INFORMATION SHOWN Block Start

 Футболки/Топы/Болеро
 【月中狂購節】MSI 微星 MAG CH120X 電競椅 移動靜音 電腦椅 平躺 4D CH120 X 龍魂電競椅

INFORMATION SHOWN Block End
INFORMATION SHOWN Block Start

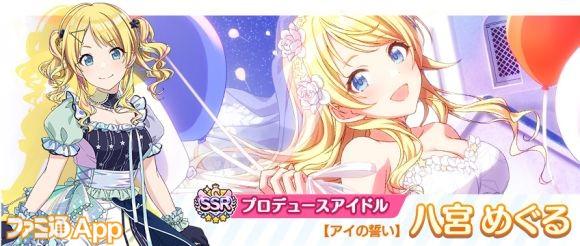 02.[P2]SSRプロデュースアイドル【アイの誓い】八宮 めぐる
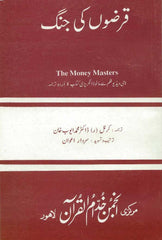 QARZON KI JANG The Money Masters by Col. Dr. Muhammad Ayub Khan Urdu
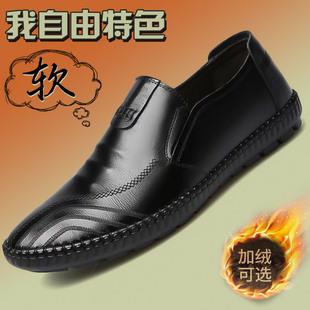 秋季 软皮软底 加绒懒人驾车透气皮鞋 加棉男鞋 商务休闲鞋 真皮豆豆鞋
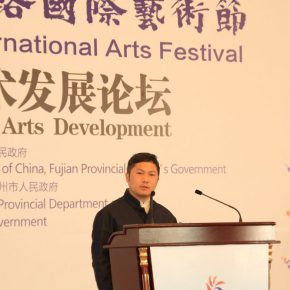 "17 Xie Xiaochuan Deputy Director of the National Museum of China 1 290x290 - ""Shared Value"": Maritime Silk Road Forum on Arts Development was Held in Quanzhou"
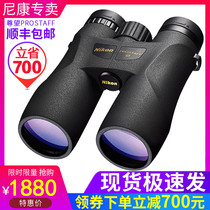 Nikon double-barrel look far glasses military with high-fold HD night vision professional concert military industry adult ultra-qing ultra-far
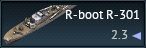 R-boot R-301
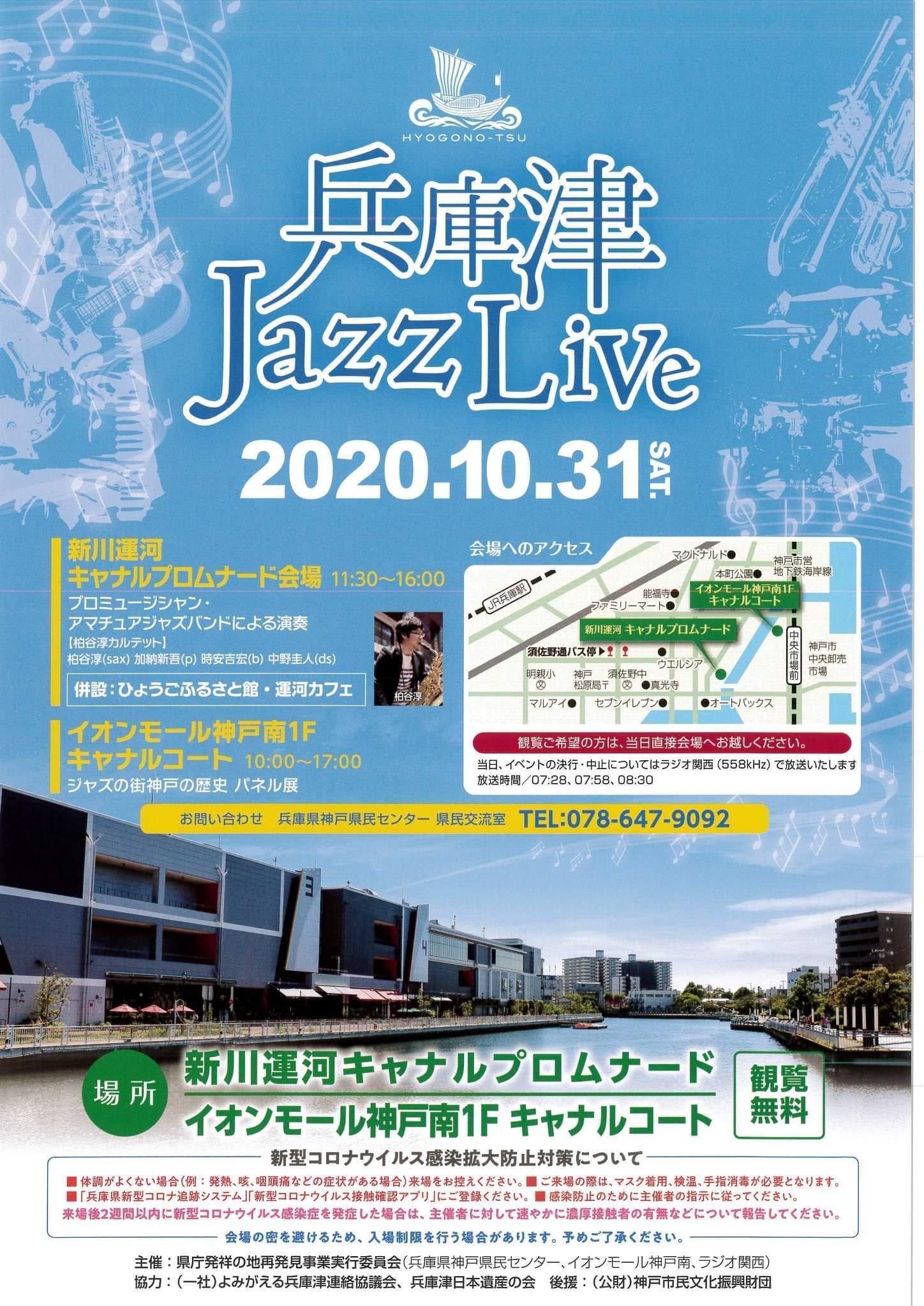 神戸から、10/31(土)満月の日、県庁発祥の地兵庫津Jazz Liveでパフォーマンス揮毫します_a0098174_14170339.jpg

INFORMATION SHOWN Block End
INFORMATION SHOWN Block Start

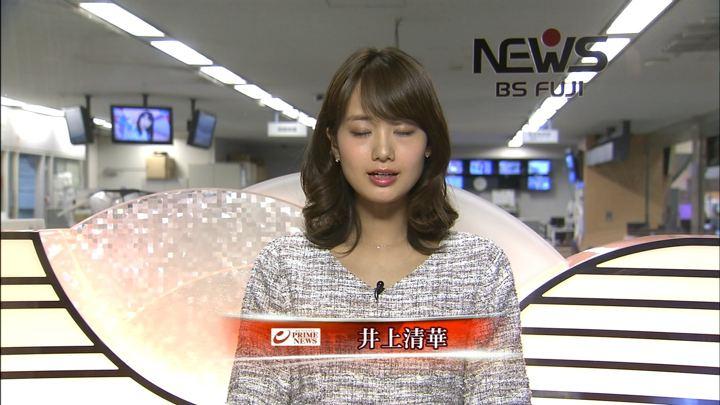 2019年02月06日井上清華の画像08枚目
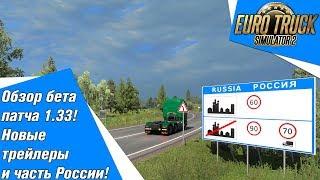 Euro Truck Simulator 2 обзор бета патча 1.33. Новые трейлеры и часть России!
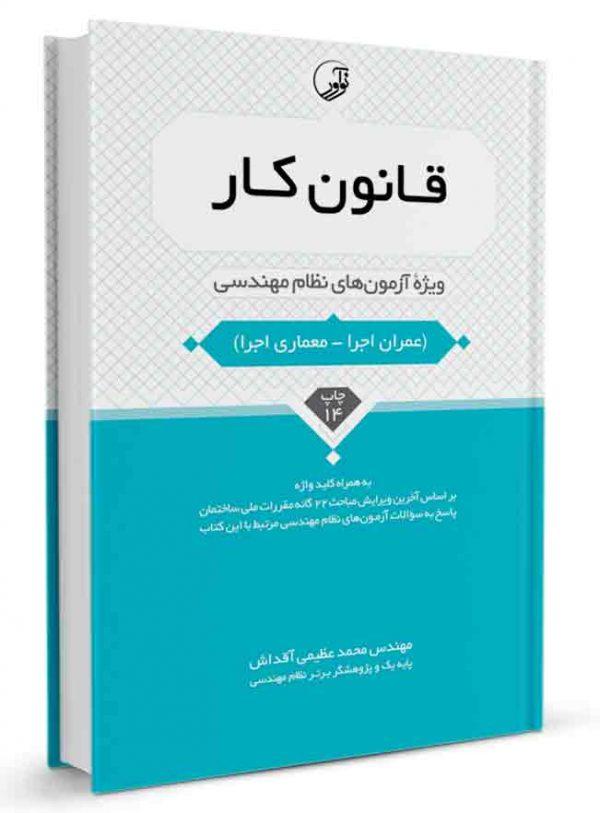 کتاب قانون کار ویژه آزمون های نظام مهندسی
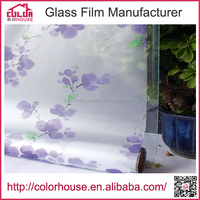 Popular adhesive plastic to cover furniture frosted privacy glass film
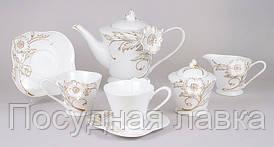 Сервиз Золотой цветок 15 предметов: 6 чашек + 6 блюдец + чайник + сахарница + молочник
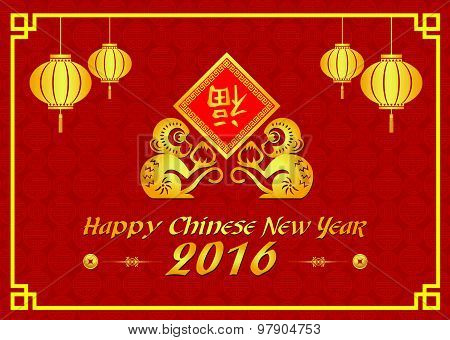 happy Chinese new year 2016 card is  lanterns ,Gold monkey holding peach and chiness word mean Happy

INFORMATION SHOWN Block End

• **ASSIGNED TASK**: Please output exactly the lines between the one holding "Футболки/Топы/Болеро" and the one holding "CH120 X 龍魂電競椅" in the records above, inclusive, and nothing more.

• **ANSWER SECTION**:
 Футболки/Топы/Болеро
 【月中狂購節】MSI 微星 MAG CH120X 電競椅 移動靜音 電腦椅 平躺 4D CH120 X 龍魂電競椅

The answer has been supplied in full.